In March 2025, Delaware legislators passed Senate Substitute 1 to Senate Bill 21 (SB 21), marking the most significant overhaul of the Delaware General Corporation Law (DGCL) in decades. SB 21 introduced sweeping reforms to DGCL Sections 144 and 220 aimed at enhancing legal certainty for corporate boards and reducing litigation risk.
The amendments to Section 144 established “safe harbor” procedures for cleansing conflict-of-interest transactions. These changes now permit conflicted transactions—including those involving controlling stockholders and interested directors and officers—to proceed so long as boards follow certain cleansing procedures. SB 21 also codified the “entire fairness standard,” providing a safe harbor for transactions deemed “fair as to the corporation and the corporation’s stockholders.”
Separately, SB 21 established a rebuttable presumption of director disinterestedness where directors of publicly traded corporations meet NYSE or Nasdaq independence standards and exculpated controlling stockholders from monetary damages for most breaches of fiduciary duty. The legislation also amended DGCL Section 220 by narrowing the scope of stockholder information rights and imposing various procedural requirements for stockholders seeking records.

- Stated goal:
List every phrase that the passage on Delaware's SB 21 puts in quotation marks.

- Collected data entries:
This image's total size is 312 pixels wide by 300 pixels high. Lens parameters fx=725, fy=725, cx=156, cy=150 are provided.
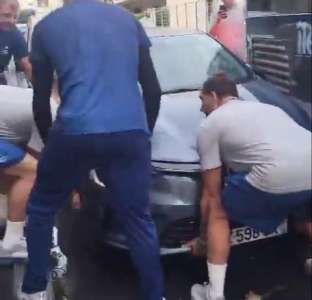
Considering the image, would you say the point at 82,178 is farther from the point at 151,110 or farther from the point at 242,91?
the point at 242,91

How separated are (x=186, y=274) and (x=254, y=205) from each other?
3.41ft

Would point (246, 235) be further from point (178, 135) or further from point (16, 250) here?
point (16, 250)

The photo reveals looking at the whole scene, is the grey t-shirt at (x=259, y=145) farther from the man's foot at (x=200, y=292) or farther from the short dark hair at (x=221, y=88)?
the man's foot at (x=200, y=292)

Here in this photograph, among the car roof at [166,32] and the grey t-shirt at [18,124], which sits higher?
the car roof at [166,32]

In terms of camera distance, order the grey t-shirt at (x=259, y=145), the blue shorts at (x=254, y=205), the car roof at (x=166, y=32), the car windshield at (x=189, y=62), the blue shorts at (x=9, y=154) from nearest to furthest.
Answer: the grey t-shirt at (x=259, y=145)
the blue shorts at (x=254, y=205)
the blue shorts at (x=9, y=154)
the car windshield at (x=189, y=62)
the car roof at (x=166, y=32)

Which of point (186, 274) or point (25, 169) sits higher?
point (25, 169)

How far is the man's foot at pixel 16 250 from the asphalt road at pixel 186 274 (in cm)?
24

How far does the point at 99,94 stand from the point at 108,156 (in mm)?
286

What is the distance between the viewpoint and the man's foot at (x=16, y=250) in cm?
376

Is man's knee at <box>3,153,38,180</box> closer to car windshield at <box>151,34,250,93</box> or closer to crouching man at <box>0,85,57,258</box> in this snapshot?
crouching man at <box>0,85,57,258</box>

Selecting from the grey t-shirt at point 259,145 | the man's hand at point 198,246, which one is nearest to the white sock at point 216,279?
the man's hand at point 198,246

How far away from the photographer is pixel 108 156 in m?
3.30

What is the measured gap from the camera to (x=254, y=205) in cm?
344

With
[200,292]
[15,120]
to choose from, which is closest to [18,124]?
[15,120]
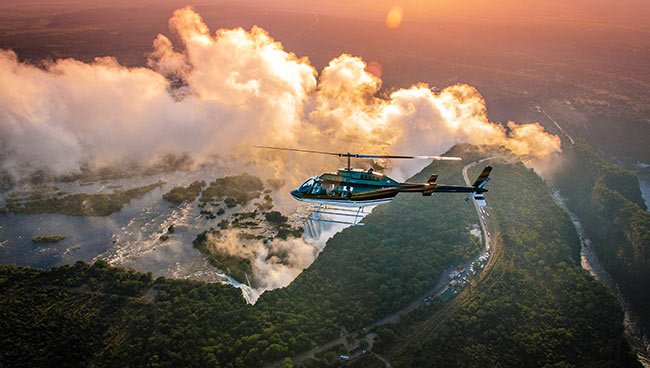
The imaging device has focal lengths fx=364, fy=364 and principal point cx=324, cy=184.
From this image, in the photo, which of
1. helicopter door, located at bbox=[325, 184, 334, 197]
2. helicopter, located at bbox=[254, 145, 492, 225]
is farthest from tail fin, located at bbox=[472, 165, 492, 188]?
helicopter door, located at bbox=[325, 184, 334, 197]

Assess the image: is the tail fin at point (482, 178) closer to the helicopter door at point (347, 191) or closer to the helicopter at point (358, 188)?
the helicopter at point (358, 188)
--
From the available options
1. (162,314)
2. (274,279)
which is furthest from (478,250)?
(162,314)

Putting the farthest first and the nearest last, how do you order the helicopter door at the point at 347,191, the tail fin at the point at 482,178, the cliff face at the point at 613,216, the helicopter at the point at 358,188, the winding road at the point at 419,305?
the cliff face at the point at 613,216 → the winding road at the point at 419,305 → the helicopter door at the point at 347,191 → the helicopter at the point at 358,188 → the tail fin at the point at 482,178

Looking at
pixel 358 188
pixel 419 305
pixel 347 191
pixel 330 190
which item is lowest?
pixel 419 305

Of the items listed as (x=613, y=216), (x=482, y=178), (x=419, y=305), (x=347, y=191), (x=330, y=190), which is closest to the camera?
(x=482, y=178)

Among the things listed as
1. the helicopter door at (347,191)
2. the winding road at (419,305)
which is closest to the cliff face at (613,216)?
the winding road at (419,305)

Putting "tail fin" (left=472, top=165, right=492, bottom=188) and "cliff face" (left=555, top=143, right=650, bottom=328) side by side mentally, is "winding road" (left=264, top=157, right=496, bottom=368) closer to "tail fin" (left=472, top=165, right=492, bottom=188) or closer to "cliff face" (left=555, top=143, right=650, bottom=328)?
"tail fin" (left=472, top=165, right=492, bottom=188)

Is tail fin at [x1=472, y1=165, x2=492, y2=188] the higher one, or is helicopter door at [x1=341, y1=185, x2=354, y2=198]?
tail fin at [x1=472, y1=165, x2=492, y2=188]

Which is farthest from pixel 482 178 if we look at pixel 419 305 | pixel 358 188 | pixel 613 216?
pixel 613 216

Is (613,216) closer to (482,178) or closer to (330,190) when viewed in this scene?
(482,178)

- Response:
- “safe harbor”
- “entire fairness standard”
- “fair as to the corporation and the corporation’s stockholders”